There was only one catch and that was Catch-22, which specified that a concern for one’s own safety in the face of dangers that were real and immediate was the process of a rational mind. Orr was crazy and could be grounded. All he had to do was ask; and as soon as he did, he would no longer be crazy and would have to fly more missions. Orr would be crazy to fly more missions and sane if he didn’t, but if he was sane, he had to fly them. If he flew them, he was crazy and didn’t have to; but if he didn’t want to, he was sane and had to. Yossarian was moved very deeply by the absolute simplicity of this clause of Catch-22 and let out a respectful whistle.

‘That’s some catch, that Catch-22,’ he observed.

‘It’s the best there is,’ Doc Daneeka agreed.

In the Border Area case, the catch arises from the earlier decision in LaGrand, coupled with the realization that—in the case of the ICJ, at least—a breach of provisional measures is unlikely to result in practical consequences notwithstanding the fact that they are formally of binding nature. If the Court awards provisional measures and they are ignored, then the identification of a breach of those orders will lead to the realization that the Court is impotent. If the Court awards provisional measures and fails to identify the breach, then the Court will not per se be seen to be impotent, but the conclusion will be that its Orders are non-binding. On either reading, Nicaragua gets to do what it likes in the disputed area, pending resolution of the dispute.
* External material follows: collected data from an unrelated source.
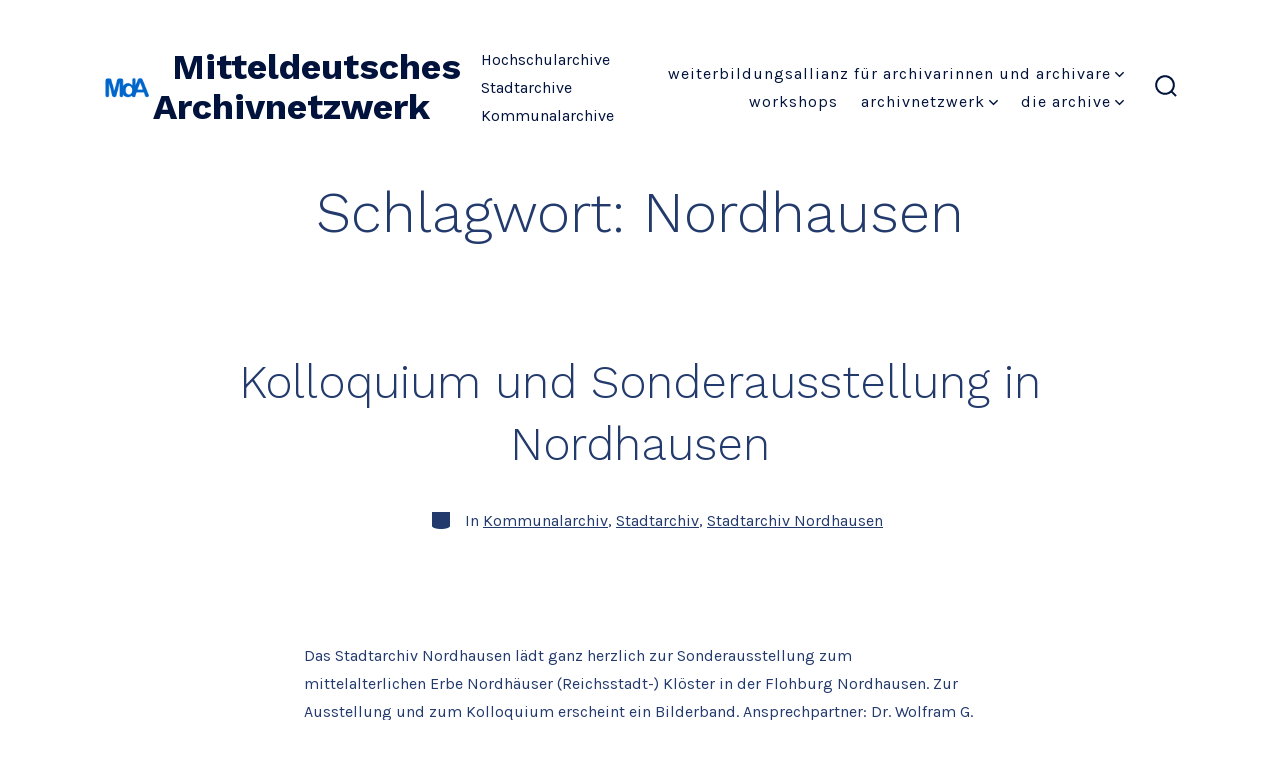

--- FILE ---
content_type: text/css
request_url: https://mitteldeutschearchive.de/wp-content/themes/go-child/style.css?ver=1.8.11.1731405143
body_size: 204
content:
/*
Theme Name: MdA2024
Theme URI: https://mitteldeutschearchive.de/
Template: go
Author: MDA
Author URI: https://mitteldeutschearchive.de/
Description: Willkommen zum Mitteldeutschen Archivnetzwerk. Leipzig 2024.
Version: 1.8.11.1731405143
Updated: 2024-11-12 10:52:23

*/

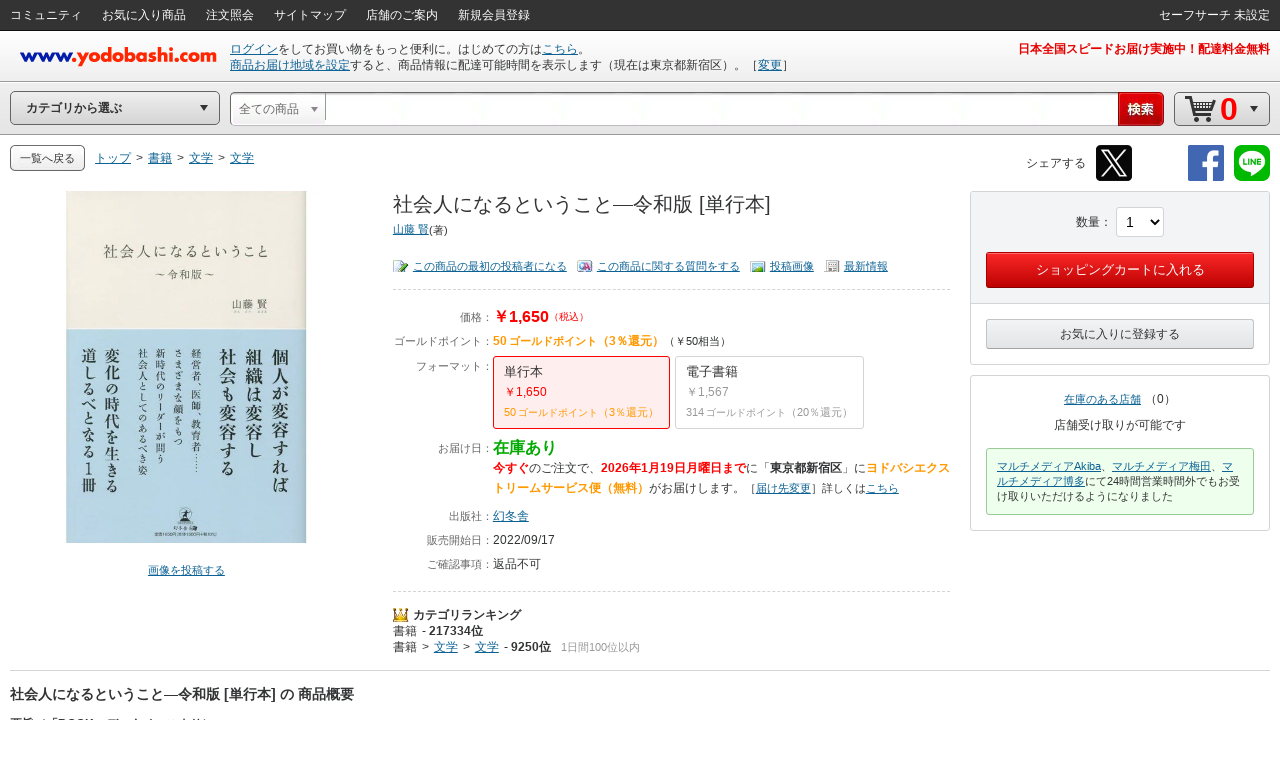

--- FILE ---
content_type: application/javascript
request_url: https://www.yodobashi.com/ws/api/ec/related/pc/bt?sku=100000009003626550&from=1&to=1&cnt=1768531280918&callback=jQuery17106656818160661482_1768531277738&_=1768531280932
body_size: 139
content:
jQuery17106656818160661482_1768531277738({"status":"0","count":0,"items":[]})

--- FILE ---
content_type: application/x-javascript
request_url: https://image.yodobashi.com/catalog/20251002_01/common/js/videoTagConvOldFormat.js
body_size: 709
content:
$(function(){"use strict";var t=function(){var t=function(t,e){t.children(".videoContents").css("width",e.toString()+"px")};var e=function(t,e,n){t.children(".flashContents").css("width",e.toString()+"px"),t.children(".flashContents").css("height",n.toString()+"px")};var n=function(t,e){var n=.5625*e;t.children(".youtubeContents").css("width",e.toString()+"px"),t.children(".youtubeContents").css("padding-top",n.toString()+"px")};var o=function(t,e){var n;for(var o=document.styleSheets.length-1;o>=0;o--){var r=document.styleSheets[o].cssRules||document.styleSheets[o].rules;if(null!==r)for(var s=r.length-1;s>=0;s--)if(r[s].selectorText==e){if(void 0===r[s].style.width||null===r[s].style.width||""==r[s].style.width)break;n=r[s].style.width;break}}return n};var r=function(t,e){var n;for(var o=document.styleSheets.length-1;o>=0;o--){var r=document.styleSheets[o].cssRules||document.styleSheets[o].rules;if(null!==r)for(var s=r.length-1;s>=0;s--)if(r[s].selectorText==e){if(void 0===r[s].style.height||null===r[s].style.height||""==r[s].style.height)break;n=r[s].style.height;break}}return n};var s=function(o,r){null==o.children(".youtubeContents").width()?(t(o,r),e(o,r,.56122*r)):n(o,r)};var i=function(s){var i=$(window).width();if(null==s.children(".youtubeContents").width()){var l=parseFloat(o(s,".videoContents").replace("%",""))/100*i;var a=parseFloat(o(s,".flashContents").replace("px",""));var h=parseFloat(r(s,".flashContents").replace("px",""));t(s,l),e(s,a,h)}else{var u=parseFloat(o(s,".youtubeContents").replace("%",""))/100*i;n(s,u)}};return{adjust:function(){var t=1200;var e=20;var n=160;var l;var a;var h;l=$(window).width()<t+e?$(window).width()-e:t,h=.5625*l,$(window).height()<h+n&&(a=1.777777777777778*($(window).height()-n),l=a),$("div.movieContainer").each(function(t,e){return!(!$(e).data("videoUrl")||!$(e).data("flashUrl"))||(!!$(e).data("youtubeId")||void(null==$(e).children(".youtubeContents").width()?"100%"!=o($(e),".videoContents")?i($(e)):"980px"==o($(e),".flashContents")&&"550px"==r($(e),".flashContents")?s($(e),l):i($(e)):"100%"!=o($(e),".youtubeContents")?i($(e)):s($(e),l)))})}}};var e=t();$(window).on("load resize",function(){e.adjust()})});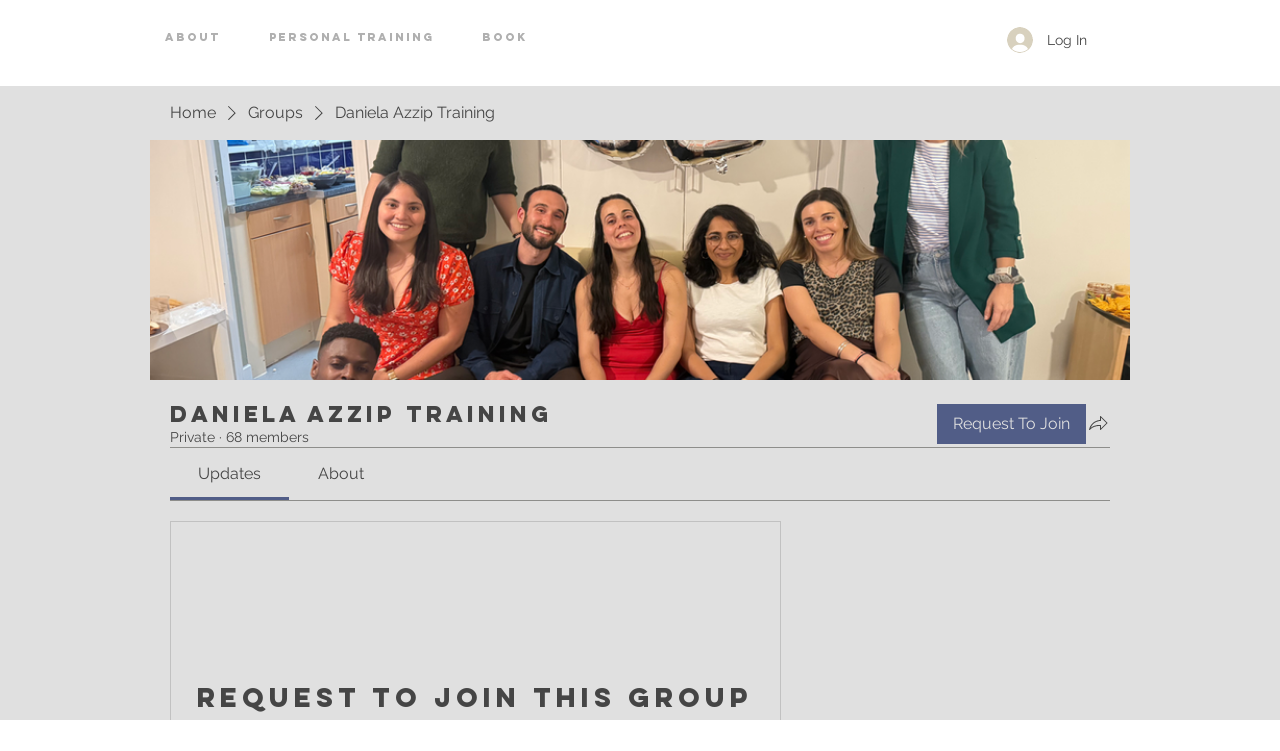

--- FILE ---
content_type: text/html; charset=utf-8
request_url: https://www.google.com/recaptcha/api2/aframe
body_size: 268
content:
<!DOCTYPE HTML><html><head><meta http-equiv="content-type" content="text/html; charset=UTF-8"></head><body><script nonce="KZFDKP7VlFn5ExGF0-Gj1g">/** Anti-fraud and anti-abuse applications only. See google.com/recaptcha */ try{var clients={'sodar':'https://pagead2.googlesyndication.com/pagead/sodar?'};window.addEventListener("message",function(a){try{if(a.source===window.parent){var b=JSON.parse(a.data);var c=clients[b['id']];if(c){var d=document.createElement('img');d.src=c+b['params']+'&rc='+(localStorage.getItem("rc::a")?sessionStorage.getItem("rc::b"):"");window.document.body.appendChild(d);sessionStorage.setItem("rc::e",parseInt(sessionStorage.getItem("rc::e")||0)+1);localStorage.setItem("rc::h",'1768858600380');}}}catch(b){}});window.parent.postMessage("_grecaptcha_ready", "*");}catch(b){}</script></body></html>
The above may be readily dismissed as a glib attempt by the author to demonstrate what many already know about international law, to wit, that a lack of enforcement mechanisms renders it, at best, a weak system of law—a point acknowledged expressly by Sir Hersch Lauterpacht, amongst others. But this elides a more serious point, namely that the attitude of Nicaragua in the Border Area case represents the most serious challenge to the legitimacy of the ICJ on the question of provisional measures since the behaviour of the US in LaGrand, and that a refusal to act will diminish the Court in the eyes of the international community, a point made by counsel for Costa Rica in the most recent oral proceedings (CR 2013/24, para 33 (Crawford)). The Court itself likely also appreciates this fact, as demonstrated by its threat to Nicaragua in its Order of 16 July 2013.

What then, should the Court do, in the event that it finds that sufficient evidence exists to determine that its Order of 8 March 2011 has (again) been breached? The author is of the view that the Court has little choice but identify the breach and accede to the Costa Rican request for further interim relief—or such further interim relief as it sees fit per Article 76(2) of its Rules. If further breaches follow, then the Court make good on its ultimatum, and cause Nicaragua’s conduct to be reflected adversely in its judgment on the merits. Beyond that point, it is uncertain what should result, but at the very least, to do otherwise on the facts as presented would be to demonstrate that LaGrand was little more than an empty threat and to—not unfairly—give rise to the exclamation ‘provisional measures are binding—so what?’ And more than that, such a course of action would have the effect of demonstrating the true meaning of the whole conundrum reflected on Catch-22 (Catch-22, 467):

‘Catch 22,’ the old woman repeated, rocking her head up and down. ‘Catch-22. Catch-22 says they have a right to do anything we can’t stop them from doing.’